■ **Required actions**:
**a.** In the abstract on remote tele-mentored ultrasound, what field pioneered the technique?
**b.** From the abstract on remote tele-mentored ultrasound, reproduce word for word the passage that begins with the words "Published: 29 May" and ends with "potentially global applicability.".

■ **Selected excerpt**:

▬▬▬▬▬▬

Published: 29 May 2012

Abstract

Background

Worldwide ultrasound equipment accessibility is at an all-time high, as technology improves and costs decrease. Ensuring that patients benefit from more accurate resuscitation and diagnoses from a user-dependent technology, such as ultrasound, requires accurate examination, typically entailing significant training. Remote tele-mentored ultrasound (RTUS) examination is, however, a technique pioneered in space medicine that has increased applicability on earth. We, thus, sought to create and demonstrate a cost-minimal approach and system with potentially global applicability.

Methods

The cost-minimal RTUS system was constructed by utilizing a standard off-the-shelf laptop computer that connected to the internet through an internal wireless receiver and/or was tethered through a smartphone. A number of portable hand-held ultrasound devices were digitally streamed into the laptop utilizing a video converter. Both the ultrasound video and the output of a head-mounted video camera were transmitted over freely available Voice Over Internet Protocol (VOIP) software to remote experts who could receive and communicate using any mobile device (computer, tablet, or smartphone) that could access secure VOIP transmissions from the internet.

Results

The RTUS system allowed real-time mentored tele-ultrasound to be conducted from a variety of settings that were inside buildings, outside on mountainsides, and even within aircraft in flight all unified by the simple capability of receiving and transmitting VOIP transmissions. . Numerous types of ultrasound examinations were conducted such as abdominal and thoracic examinations with a variety of users mentored who had previous skills ranging from none to expert. Internet connectivity was rarely a limiting factor, with competing logistical and scheduling demands of the participants predominating.

Conclusions

RTUS examinations can educate and guide point of care clinical providers to enhance their use of ultrasound. The scope of the examinations conducted is limited only by the time available and the criticality of the subject being examined. As internet connectivity will only improve worldwide, future developments need to focus on the human factors to optimize tele-sonographic interactions.

▬▬▬▬▬▬

■ **Record extracts**:
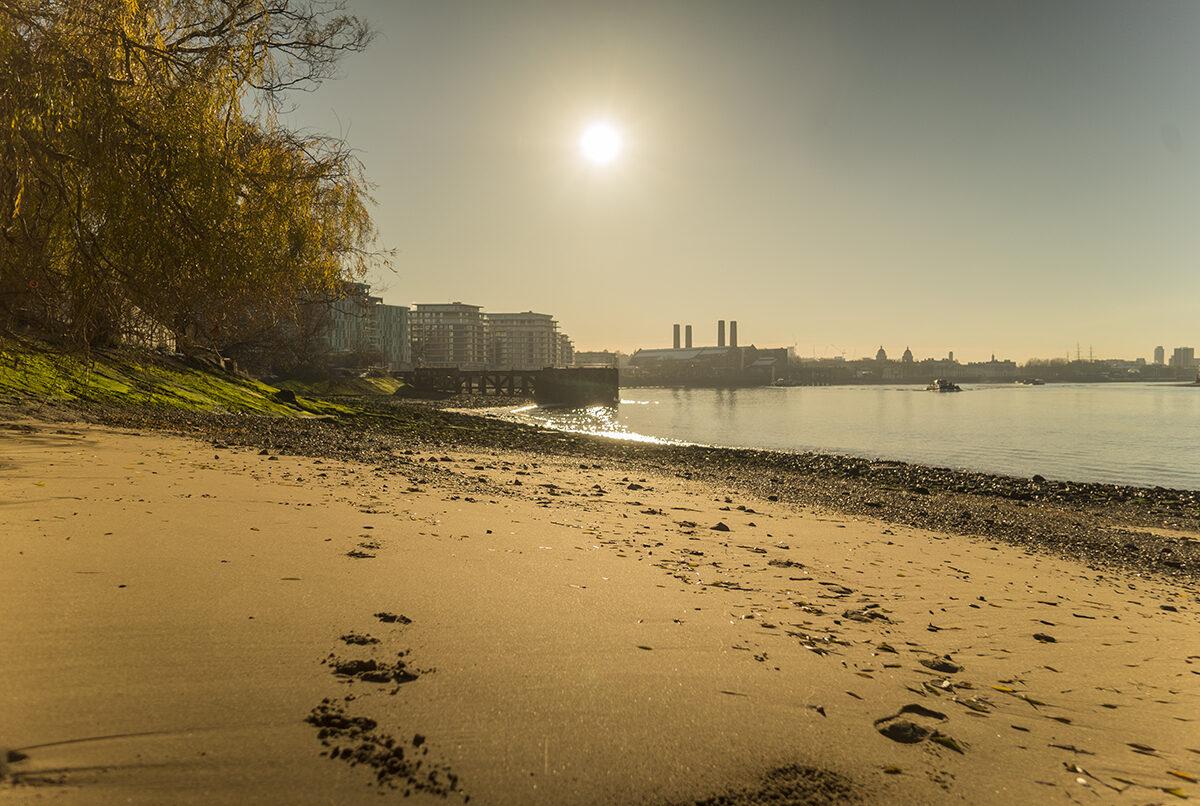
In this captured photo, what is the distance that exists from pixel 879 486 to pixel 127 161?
63.1ft

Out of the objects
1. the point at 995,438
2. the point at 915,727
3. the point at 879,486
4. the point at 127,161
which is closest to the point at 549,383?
the point at 995,438

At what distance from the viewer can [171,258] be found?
18.7ft

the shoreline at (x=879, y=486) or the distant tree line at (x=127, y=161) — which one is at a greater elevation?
the distant tree line at (x=127, y=161)

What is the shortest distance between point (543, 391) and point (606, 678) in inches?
3541

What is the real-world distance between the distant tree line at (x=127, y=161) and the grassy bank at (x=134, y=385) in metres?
1.64

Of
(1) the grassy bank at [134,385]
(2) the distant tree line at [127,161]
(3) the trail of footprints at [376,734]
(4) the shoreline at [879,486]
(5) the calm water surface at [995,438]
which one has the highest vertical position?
(2) the distant tree line at [127,161]

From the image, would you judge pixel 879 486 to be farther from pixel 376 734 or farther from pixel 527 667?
pixel 376 734

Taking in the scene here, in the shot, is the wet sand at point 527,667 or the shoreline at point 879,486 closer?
the wet sand at point 527,667

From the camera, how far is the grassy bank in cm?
1216

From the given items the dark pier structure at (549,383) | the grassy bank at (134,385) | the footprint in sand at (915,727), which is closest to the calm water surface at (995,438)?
the grassy bank at (134,385)

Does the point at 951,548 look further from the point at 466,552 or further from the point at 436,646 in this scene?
the point at 436,646

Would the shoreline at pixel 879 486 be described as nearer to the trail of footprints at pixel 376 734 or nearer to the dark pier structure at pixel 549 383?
the trail of footprints at pixel 376 734

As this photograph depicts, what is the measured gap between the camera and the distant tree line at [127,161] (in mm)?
5125

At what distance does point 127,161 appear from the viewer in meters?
5.45
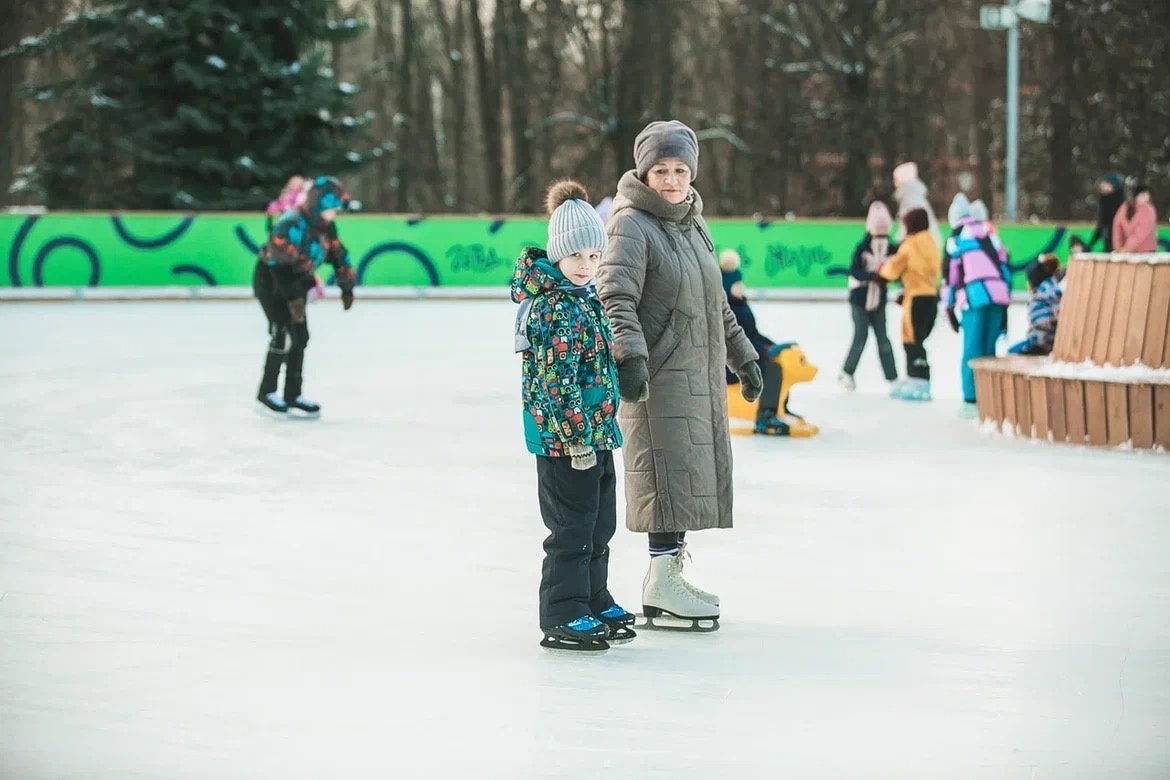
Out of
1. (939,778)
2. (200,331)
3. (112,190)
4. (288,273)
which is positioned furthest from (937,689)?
(112,190)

▬▬▬▬▬▬

■ **Exercise results**:
**a.** Space medicine.

**b.**
Published: 29 May 2012

Abstract

Background

Worldwide ultrasound equipment accessibility is at an all-time high, as technology improves and costs decrease. Ensuring that patients benefit from more accurate resuscitation and diagnoses from a user-dependent technology, such as ultrasound, requires accurate examination, typically entailing significant training. Remote tele-mentored ultrasound (RTUS) examination is, however, a technique pioneered in space medicine that has increased applicability on earth. We, thus, sought to create and demonstrate a cost-minimal approach and system with potentially global applicability.